Il turismo nell’anno zero. Riqualificare per rispondere alla crisi Covid19

Il turismo è nell’anno zero. Siamo ad un bivio e con scarsissimo tempo a disposizione. Le conseguenze di questa drammatica crisi da Covid19 sull’industria turistico-alberghiera sono state ampiamente documentate. Si susseguono prognosi, vengono pubblicati bollettini, avanzate ipotesi, ma l’unico fatto certo è l’incertezza temporale endemica a ogni evento catastrofico. L’emergenza che stiamo vivendo, per quanto eccezionale, in questo non si distingue. Sembrerebbe un’ovvietà, ma non lo è. Talvolta è necessario semplificare per avere una maggiore chiarezza e consapevolezza.

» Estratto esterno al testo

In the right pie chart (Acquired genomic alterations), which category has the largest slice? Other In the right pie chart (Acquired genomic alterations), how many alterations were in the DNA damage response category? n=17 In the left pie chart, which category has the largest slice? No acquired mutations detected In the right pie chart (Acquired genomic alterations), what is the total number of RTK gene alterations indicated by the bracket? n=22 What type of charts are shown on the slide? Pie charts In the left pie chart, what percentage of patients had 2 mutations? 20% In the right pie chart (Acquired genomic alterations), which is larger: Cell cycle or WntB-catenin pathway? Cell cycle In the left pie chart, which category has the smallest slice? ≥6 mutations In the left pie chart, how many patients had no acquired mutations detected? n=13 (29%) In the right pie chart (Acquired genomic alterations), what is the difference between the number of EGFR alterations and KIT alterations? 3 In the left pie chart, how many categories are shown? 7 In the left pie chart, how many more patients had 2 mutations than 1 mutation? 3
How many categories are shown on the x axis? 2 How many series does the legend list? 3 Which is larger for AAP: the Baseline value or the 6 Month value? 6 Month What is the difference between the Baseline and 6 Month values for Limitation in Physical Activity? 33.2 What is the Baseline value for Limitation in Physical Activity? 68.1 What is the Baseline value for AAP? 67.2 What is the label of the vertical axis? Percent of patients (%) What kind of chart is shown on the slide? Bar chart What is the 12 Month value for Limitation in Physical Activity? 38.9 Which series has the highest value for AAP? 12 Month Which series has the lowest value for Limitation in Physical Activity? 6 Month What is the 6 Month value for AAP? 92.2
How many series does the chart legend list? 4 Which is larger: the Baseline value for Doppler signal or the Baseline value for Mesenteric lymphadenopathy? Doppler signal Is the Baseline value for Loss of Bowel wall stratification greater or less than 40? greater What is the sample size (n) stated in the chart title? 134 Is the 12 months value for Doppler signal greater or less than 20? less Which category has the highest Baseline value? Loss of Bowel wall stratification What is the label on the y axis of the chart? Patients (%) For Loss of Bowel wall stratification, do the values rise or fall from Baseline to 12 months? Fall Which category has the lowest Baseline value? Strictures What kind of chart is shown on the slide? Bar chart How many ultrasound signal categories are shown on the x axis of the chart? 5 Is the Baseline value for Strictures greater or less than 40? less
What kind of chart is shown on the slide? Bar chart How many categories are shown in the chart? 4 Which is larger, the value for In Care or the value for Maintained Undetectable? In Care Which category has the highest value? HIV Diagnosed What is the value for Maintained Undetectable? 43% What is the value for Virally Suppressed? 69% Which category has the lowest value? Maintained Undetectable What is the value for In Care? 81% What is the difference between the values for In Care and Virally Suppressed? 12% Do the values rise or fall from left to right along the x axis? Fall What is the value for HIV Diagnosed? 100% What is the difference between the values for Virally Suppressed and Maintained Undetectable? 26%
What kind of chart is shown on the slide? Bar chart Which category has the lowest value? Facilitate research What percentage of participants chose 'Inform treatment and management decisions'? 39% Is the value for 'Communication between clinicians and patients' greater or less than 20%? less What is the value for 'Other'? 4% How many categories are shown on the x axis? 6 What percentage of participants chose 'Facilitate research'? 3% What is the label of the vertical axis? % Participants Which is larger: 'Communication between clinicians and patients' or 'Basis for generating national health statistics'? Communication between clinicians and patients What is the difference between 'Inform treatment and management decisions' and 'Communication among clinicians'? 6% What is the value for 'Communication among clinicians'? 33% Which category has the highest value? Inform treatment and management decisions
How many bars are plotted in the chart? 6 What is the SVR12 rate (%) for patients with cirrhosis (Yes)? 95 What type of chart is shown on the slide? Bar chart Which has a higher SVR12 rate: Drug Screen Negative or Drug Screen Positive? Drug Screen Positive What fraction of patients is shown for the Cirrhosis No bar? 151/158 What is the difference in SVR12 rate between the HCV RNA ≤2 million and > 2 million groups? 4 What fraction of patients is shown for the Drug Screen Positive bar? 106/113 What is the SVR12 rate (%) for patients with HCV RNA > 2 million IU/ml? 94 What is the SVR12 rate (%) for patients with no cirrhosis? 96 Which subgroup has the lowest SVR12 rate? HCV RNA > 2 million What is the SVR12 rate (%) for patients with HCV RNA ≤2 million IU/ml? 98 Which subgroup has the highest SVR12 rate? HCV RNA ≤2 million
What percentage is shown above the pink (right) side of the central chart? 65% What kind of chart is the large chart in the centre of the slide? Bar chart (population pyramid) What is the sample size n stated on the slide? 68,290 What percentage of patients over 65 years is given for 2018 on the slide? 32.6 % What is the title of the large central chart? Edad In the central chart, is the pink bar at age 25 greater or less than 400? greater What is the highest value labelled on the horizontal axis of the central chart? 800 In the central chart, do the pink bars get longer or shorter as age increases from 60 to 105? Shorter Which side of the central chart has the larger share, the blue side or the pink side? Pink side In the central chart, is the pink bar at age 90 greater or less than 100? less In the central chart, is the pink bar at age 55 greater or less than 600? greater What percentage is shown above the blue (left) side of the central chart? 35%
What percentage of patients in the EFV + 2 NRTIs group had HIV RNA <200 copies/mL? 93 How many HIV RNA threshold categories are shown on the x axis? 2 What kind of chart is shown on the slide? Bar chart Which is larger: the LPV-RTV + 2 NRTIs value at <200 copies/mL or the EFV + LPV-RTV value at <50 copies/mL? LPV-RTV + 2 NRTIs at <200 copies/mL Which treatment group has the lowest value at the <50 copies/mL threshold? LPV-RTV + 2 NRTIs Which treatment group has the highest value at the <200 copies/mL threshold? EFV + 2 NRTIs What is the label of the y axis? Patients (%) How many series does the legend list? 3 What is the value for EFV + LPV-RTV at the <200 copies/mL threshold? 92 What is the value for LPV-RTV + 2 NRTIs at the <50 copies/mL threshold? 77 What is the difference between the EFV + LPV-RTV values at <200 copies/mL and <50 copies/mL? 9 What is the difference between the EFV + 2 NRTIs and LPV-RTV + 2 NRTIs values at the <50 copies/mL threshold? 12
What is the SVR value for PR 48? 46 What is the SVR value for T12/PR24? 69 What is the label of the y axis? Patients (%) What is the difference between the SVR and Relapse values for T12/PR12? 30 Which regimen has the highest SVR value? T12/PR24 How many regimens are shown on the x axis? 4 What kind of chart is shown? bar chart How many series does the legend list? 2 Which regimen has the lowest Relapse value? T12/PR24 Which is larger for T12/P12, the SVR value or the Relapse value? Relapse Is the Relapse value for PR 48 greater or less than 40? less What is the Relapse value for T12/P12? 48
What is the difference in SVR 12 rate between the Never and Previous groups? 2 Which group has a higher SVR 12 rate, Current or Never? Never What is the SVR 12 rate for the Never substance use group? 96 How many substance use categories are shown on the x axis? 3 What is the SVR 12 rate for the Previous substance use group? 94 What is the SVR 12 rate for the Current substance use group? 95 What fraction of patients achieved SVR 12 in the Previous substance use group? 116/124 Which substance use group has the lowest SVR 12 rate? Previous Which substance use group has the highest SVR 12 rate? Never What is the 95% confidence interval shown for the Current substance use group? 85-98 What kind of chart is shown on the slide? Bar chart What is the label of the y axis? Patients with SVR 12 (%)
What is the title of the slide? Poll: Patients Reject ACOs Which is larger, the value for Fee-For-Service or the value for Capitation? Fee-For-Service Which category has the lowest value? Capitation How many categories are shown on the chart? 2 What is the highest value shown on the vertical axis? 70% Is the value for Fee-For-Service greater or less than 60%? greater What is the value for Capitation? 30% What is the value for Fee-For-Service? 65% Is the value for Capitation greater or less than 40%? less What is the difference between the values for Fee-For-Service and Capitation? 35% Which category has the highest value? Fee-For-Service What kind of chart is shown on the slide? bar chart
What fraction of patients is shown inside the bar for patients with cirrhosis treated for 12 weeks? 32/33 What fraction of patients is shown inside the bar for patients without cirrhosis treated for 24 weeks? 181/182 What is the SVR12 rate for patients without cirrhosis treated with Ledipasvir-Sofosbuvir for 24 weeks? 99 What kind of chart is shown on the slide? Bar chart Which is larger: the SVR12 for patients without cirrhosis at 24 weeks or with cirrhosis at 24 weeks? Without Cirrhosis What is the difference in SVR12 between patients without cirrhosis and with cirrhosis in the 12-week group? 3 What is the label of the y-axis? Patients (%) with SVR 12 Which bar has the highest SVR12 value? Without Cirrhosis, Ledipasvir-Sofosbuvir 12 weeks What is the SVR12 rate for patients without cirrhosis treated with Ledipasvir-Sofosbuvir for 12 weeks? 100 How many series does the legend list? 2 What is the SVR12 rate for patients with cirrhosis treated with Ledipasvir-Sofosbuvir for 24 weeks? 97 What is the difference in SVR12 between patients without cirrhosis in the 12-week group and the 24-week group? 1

L’epidemia finirà, i drammatici danni economici no, se non si interviene con lungimiranza. Ci sono due piani sui quali è necessario lavorare. Rispondere alla particolare emergenza in atto con i dovuti provvedimenti e fare fronte all’impatto che è stato provocato sul tessuto produttivo a lungo termine. Ritrovarsi nell’anno zero ovvero al punto di partenza impone di pensare ai scenari futuri del settore turistico nella logica di una progettualità più ampia, per gettare le basi del dopo crisi ovvero del futuro.

Di fatto esiste una sola scelta fondamentale: o fermarsi, perché costretti e obbligati o essere messi in grado di rispondere all’emergenza in atto innescando un circolo virtuoso per raggiungere un miglioramento di posizione. È una ovvietà di ogni management di crisi. Non occorre ricordare che l’industria turistica ricettiva è l’asse portante del nostro Paese e crea un valore aggiunto anche per altri settori economici quali l’edilizia e la filiera del legno, la moda, la ristorazione, l’industria manifatturiera, il commercio, la cultura, i trasporti. Un comporto centrale che potrebbe diventare se sostenuto il motore della ripresa del paese. Riqualificarsi, migliorare le strutture ora che siamo a zero, é un imperativo dal quale nessuna progettualità volta a lungo termine può prescindere.  Il settore turistico-ricettivo è stato il primo a fermarsi e sarà l’ultimo a ripartire. Non esiste momento migliore per intervenire, adesso che le strutture sono vuote, trasformando così un danno in un primo segnale di ripresa che coinvolge altri settori quali l’edilizia, la filiera del legno, la moda.  C’è un altro aspetto da valutare. La grande empatia verso l’Italia suscitata dai recenti eventi. Dato confermato da uno studio ENIT in questi giorni, che rileva 187 milioni di interazioni empatiche sui social per il nostro paese che valgono 331 milioni di euro.  Le piazze, strade, i centri cittadini deserti, la straordinaria bellezza di una scenografia monumentale senza alcun spettatore ha suscitato emozione e anche consapevolezza di quanto sia unico il patrimonio del quale disponiamo. L’immagine Italia suscita rinnovata emozione, lungi dall’essere offuscata dall’epidemia come si poteva temere.

L’affidabilità e la qualità dell’industria turistico-alberghiera dinnanzi a questo credito è più importante che mai. Il turismo è la vetrina del Made in Italy e a esso strettamente legato, ma un marketing innovativo del prodotto se così vogliamo chiamarlo non può che essere accompagnato da un principio di rinnovamento, soprattutto se, come è stato troppe volte ripetuto, vogliamo e dobbiamo creare fiducia. Vi è di più. È il primo degli imperativi ed è giusto chiamarlo morale. È una scelta legata ai momenti più drammatici di questa crisi e al dolore che abbiamo provato nel vedere le immagini della straordinaria ricchezza del nostro paese. Vi è un preciso obbligo di esserne all’altezza e ripresentarci al mondo con un’immagine migliore e rinnovata.  Cerchiamo di non arrivare impreparati alla linea di partenza, ma di cogliere l’opportunità se così si può dire di valorizzare con consapevolezza la grande e unica risorsa della quale disponiamo: il nostro paese. Abbiamo bisogno di mezzi per questo, di una politica ad hoc per il turismo e di lungimiranza, molto semplicemente abbiamo bisogno d’aiuto.